FIG. 7 shows a fourth embodiment of the present invention. According to the 
present invention, the day and night boundary ring 44 consists of a 
transparent planar member provided with a circular opening for receiving a 
globe main body 2 therein, and is directly and securely attached to a base 
45. This embodiment is otherwise similar to the third embodiment. 
FIGS. 8 and 9 show a fifth embodiment of the present invention. According 
to this embodiment, a rotatable support member 58 is supported by a base 
55 by means of a pivot shaft 59 which is inclined by 11.72 degrees or half 
the ecliptic angle with respect to a vertical line. A month/season 
indicator ring 58a is integrally secured to the support member 58, and a 
base end of support arm 53 is pivotally supported by the support member 58 
coaxially and around a vertical line Q, as seen in FIG. 8, which lies in 
the same plane as a day and night boundary ring 54 (which is described 
hereinafter). The globe main body 2 is rotatably supported at its south 
pole by a free end of the support arm 53 around the earth's axis P. The 
rotatably support member 58 further integrally supports the day and night 
boundary ring 54. 
Thus, the globe main body 2 is supported in such a manner that the plane of 
the major surface of the day and night boundary ring 54 is perpendicular 
to a horizontal plane in the normal way of supporting a globe as shown in 
FIG. 8, but, by turning the rotatable support member 58 by 180 degrees 
around the pivot shaft 59 with respect to the base 55, the globe main body 
2 may be supported in such a manner that the earth's axis P coincides with 
a vertical line as shown in FIG. 9. According to this embodiment, the 
globe main body 2 is supported only at its south pole end, and the 
appearance of the globe may be improved. 
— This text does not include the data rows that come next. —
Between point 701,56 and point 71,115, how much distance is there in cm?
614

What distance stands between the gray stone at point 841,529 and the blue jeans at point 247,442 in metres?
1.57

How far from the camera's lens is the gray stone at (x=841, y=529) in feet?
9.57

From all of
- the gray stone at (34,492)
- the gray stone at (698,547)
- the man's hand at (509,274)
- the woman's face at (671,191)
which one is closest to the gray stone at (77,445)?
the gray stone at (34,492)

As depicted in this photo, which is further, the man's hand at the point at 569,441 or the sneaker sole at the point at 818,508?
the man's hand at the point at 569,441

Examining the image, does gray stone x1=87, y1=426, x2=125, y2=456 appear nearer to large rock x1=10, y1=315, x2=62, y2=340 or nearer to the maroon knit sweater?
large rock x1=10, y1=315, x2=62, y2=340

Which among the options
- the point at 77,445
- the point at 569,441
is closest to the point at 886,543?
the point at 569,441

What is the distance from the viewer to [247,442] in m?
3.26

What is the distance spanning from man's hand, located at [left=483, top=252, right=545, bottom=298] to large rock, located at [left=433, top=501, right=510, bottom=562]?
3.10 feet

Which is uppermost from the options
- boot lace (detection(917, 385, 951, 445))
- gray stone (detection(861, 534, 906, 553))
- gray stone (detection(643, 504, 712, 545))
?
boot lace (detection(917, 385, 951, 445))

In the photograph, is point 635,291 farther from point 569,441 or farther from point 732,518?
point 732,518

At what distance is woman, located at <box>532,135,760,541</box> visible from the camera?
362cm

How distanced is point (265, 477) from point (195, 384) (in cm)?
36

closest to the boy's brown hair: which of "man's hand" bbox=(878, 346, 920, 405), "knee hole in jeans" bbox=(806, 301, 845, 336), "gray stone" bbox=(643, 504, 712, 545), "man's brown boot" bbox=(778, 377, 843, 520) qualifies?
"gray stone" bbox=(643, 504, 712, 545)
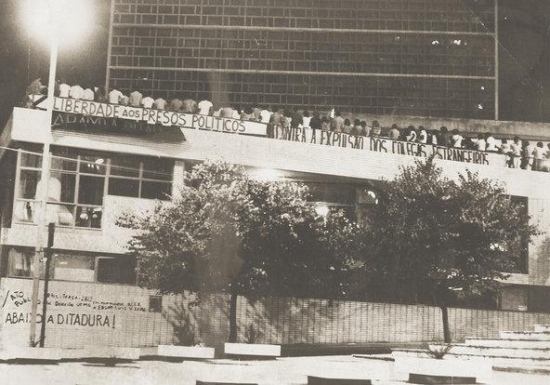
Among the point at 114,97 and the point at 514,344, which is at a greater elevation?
the point at 114,97

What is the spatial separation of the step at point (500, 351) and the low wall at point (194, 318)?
5.72 metres

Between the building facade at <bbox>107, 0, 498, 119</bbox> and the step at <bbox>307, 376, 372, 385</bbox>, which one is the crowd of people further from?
the step at <bbox>307, 376, 372, 385</bbox>

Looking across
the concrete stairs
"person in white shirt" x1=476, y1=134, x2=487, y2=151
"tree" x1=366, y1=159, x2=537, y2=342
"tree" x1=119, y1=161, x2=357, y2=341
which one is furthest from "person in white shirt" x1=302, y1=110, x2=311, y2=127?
the concrete stairs

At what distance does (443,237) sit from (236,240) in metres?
6.94

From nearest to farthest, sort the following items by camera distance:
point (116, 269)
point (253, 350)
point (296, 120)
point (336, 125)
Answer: point (253, 350) → point (116, 269) → point (296, 120) → point (336, 125)

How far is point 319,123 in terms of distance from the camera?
111ft

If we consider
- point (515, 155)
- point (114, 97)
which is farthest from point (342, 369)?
Result: point (515, 155)

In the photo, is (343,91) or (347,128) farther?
(343,91)

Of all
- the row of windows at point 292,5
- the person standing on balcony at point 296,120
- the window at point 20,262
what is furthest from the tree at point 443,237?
the row of windows at point 292,5

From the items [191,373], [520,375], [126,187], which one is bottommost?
[520,375]

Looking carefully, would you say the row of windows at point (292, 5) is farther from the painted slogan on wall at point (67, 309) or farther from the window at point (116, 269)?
the painted slogan on wall at point (67, 309)

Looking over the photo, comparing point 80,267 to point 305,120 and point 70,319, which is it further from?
point 305,120

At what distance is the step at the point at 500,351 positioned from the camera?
21434mm

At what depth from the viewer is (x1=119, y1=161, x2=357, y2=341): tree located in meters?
25.9
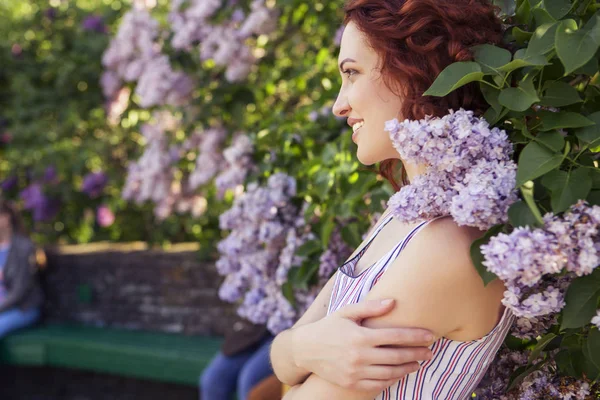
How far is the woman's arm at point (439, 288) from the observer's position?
103 cm

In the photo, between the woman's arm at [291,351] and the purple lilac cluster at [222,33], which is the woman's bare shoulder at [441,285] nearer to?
the woman's arm at [291,351]

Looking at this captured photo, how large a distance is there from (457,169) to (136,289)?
3.34 metres

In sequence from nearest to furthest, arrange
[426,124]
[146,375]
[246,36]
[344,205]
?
[426,124] < [344,205] < [246,36] < [146,375]

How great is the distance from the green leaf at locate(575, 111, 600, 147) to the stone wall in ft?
9.05

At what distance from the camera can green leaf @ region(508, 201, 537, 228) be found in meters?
0.91

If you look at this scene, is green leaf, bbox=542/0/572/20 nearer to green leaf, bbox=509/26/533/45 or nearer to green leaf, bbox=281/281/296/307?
green leaf, bbox=509/26/533/45

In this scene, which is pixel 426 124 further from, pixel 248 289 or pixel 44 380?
pixel 44 380

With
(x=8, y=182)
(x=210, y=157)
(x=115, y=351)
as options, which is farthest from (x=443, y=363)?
(x=8, y=182)

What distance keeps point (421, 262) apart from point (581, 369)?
35 cm

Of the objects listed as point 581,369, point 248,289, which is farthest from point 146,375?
point 581,369

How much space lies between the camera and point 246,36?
3.07 meters

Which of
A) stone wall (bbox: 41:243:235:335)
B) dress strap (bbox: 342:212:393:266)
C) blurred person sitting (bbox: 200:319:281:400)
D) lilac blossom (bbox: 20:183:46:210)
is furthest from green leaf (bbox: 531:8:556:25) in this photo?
lilac blossom (bbox: 20:183:46:210)

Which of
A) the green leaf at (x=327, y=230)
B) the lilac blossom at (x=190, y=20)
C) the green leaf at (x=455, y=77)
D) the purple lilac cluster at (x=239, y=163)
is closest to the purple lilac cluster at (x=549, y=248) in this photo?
the green leaf at (x=455, y=77)

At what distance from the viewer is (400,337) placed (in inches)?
41.4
According to the embodiments illustrated in FIGS. 10 and 11, the seasons 
and/or the months of the year are marked on support bases 65 and 75 and 
moveable support arms 63 and 73 are provided with pointers 69 and 79, 
respectively, for indicating the season or the month associated with each 
different state of the globe main body 2. These embodiments are otherwise 
provided with similar structures to that of the fifth embodiment. 
Although the present invention has been shown and described with respect to 
detailed embodiments, it should be understood by those skilled in the art 
that various changes and omission in form and detail may be made therein 
without departing from the spirit or scope of this invention.